ERROR OGG-01668 Oracle GoldenGate Delivery, rkafka.prm: PROCESS ABENDING.
Within the properties file for the Kafka handler (dirprm/kafka.props
) I increased the logging level
gg.log.level=DEBUG
and restart the replicat.
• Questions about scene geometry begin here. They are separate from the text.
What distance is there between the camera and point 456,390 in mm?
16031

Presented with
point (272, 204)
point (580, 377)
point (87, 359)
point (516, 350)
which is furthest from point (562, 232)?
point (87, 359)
Now we get a debug file written to dirrpt/RKAFKA_debug_log4j.log
which includes successful work:
[...]
[main] DEBUG (UserExitDataSource.java:1190) - Received txInd is: WHOLE RBA is: 4939
[main] DEBUG (KafkaHandler.java:484) - Process operation: table=[ORCL.SOE.LOGON], op pos=00000000000000004939, tx pos=00000000000000002437, op ts=2016-09-06 10:59:23.000179
[main] DEBUG (KafkaHandler.java:529) - Creating the producer record and sending to Kafka Producer
[main] DEBUG (NonBlockingKafkaProducer.java:64) - Sending producer record to Non Blocking kafka producer
[main] DEBUG (NonBlockingKafkaProducer.java:76) - NBKP:send(): Returning status: OK
[main] DEBUG (PendingOpGroup.java:316) - now ready to checkpoint? false (was ready? false): {pendingOps=18, groupSize=0, timer=0:00:00.000 [total = 0 ms ]}
[main] DEBUG (UserExitDataSource.java:1401) - applyQueuedConfigurationChanges: on Operation? false
[main] DEBUG (UserExitDataSource.java:2342) - UpdateActivityTime call received
[...]
but then a failure, matching the more high-level message we got previously in ggserr.log
:
DEBUG 2016-09-06 15:50:52,909 [main] DEBUG (KafkaHandler.java:484) - Process operation: table=[ORCL.SOE.CUSTOMERS], op pos=00000000000000006636, tx pos=00000000000000002437, op ts=2016-09-06 10:59:23.000589
INFO 2016-09-06 15:50:52,910 [main] INFO (AvroOperationSchemaGenerator.java:36) - Generating the Avro schema for the table [ORCL.SOE.CUSTOMERS].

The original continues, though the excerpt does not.